Once they knew this, the next step was to find out how the viruses could affect the course of a brain disease. In order to do this, they set about identifying interactions between virus genes and other genes in the brains cells by mapping out a kind of social network between the two. Dudley wanted to know, “If the viruses are tweeting, who’s tweeting back?”
What they found were that the herpes virus genes were interacting with genes known to both increase a person’s risk for Alzheimer’s and to make a person’s brain more vulnerable to infection with HHV6 and HHV7. Just having the virus present in the brain isn’t enough to cause Alzheimer’s. Something needs to activate the virus out of its dormancy. To date, that activating factor has not been found but Dudley is hopeful and suspects some internal function of the brain cells is the cause.

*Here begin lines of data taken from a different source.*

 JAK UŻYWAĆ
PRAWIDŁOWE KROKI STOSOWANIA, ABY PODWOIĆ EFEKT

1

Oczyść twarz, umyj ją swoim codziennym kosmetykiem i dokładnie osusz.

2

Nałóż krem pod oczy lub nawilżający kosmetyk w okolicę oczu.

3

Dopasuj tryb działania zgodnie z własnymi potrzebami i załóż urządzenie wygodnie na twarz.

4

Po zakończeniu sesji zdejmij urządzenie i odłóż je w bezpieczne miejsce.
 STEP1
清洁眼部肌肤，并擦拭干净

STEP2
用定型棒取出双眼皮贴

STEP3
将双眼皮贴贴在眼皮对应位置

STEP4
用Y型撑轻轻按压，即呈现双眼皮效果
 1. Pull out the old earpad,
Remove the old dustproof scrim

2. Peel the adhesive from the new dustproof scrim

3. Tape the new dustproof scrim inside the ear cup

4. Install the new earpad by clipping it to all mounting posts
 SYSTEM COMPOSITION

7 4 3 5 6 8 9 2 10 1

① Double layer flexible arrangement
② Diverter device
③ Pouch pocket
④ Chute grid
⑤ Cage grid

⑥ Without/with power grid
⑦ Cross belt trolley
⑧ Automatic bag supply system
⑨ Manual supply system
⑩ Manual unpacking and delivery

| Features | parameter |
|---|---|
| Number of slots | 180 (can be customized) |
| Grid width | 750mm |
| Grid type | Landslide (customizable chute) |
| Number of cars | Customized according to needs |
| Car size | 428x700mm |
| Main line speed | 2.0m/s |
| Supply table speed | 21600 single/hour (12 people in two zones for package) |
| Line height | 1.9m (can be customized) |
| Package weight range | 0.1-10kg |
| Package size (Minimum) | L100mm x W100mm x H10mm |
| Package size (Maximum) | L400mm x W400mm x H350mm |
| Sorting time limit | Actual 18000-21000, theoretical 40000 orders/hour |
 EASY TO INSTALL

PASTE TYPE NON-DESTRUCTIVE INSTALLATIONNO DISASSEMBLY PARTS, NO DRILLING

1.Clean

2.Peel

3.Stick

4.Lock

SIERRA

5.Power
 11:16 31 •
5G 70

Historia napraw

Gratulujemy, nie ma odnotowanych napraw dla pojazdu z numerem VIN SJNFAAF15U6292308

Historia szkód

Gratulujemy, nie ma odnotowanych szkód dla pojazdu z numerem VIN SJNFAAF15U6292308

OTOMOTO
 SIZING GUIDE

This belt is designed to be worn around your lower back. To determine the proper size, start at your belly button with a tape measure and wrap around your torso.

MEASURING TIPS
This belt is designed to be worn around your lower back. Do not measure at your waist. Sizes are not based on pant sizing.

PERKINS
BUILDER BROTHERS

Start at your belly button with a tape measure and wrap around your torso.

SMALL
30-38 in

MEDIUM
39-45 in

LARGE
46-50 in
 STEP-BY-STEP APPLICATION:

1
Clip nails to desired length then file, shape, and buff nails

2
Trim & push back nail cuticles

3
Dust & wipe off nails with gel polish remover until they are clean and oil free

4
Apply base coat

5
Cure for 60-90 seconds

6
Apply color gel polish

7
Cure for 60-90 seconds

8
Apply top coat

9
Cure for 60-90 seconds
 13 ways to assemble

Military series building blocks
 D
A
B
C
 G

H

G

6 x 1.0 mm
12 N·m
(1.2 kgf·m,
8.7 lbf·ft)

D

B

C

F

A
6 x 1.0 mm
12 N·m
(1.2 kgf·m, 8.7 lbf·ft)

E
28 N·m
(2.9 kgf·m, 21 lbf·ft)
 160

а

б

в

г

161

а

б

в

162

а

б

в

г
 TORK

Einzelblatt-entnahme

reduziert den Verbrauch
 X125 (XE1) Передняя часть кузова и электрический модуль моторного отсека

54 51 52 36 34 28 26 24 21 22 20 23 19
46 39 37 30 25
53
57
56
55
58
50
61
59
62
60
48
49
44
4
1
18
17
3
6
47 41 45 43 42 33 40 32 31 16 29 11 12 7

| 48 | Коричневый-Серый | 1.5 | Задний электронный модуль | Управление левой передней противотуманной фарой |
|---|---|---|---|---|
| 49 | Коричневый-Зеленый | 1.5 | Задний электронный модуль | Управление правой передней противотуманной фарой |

Still, because of the importance of this finding, we are two steps closer to finding a way to slow and maybe even stop the progression of the disease.

Research
1. Multiscale Analysis of Independent Alzheimer’s Cohorts Finds Disruption of Molecular, Genetic, and Clinical Networks by Human Herpesvirus. Neuron.
https://www.cell.com/neuron/fulltext/S0896-6273(18)30421-5
2. Herpes Viruses Implicated in Alzheimer’s Disease. The Scientist. June, 21, 2018
https://www.the-scientist.com/news-opinion/herpes-viruses-implicated-in-alzheimer-s-disease-64246
3. Researchers Find Herpes Viruses In Brains Marked By Alzheimer’s Disease. NPR. June 21, 2018.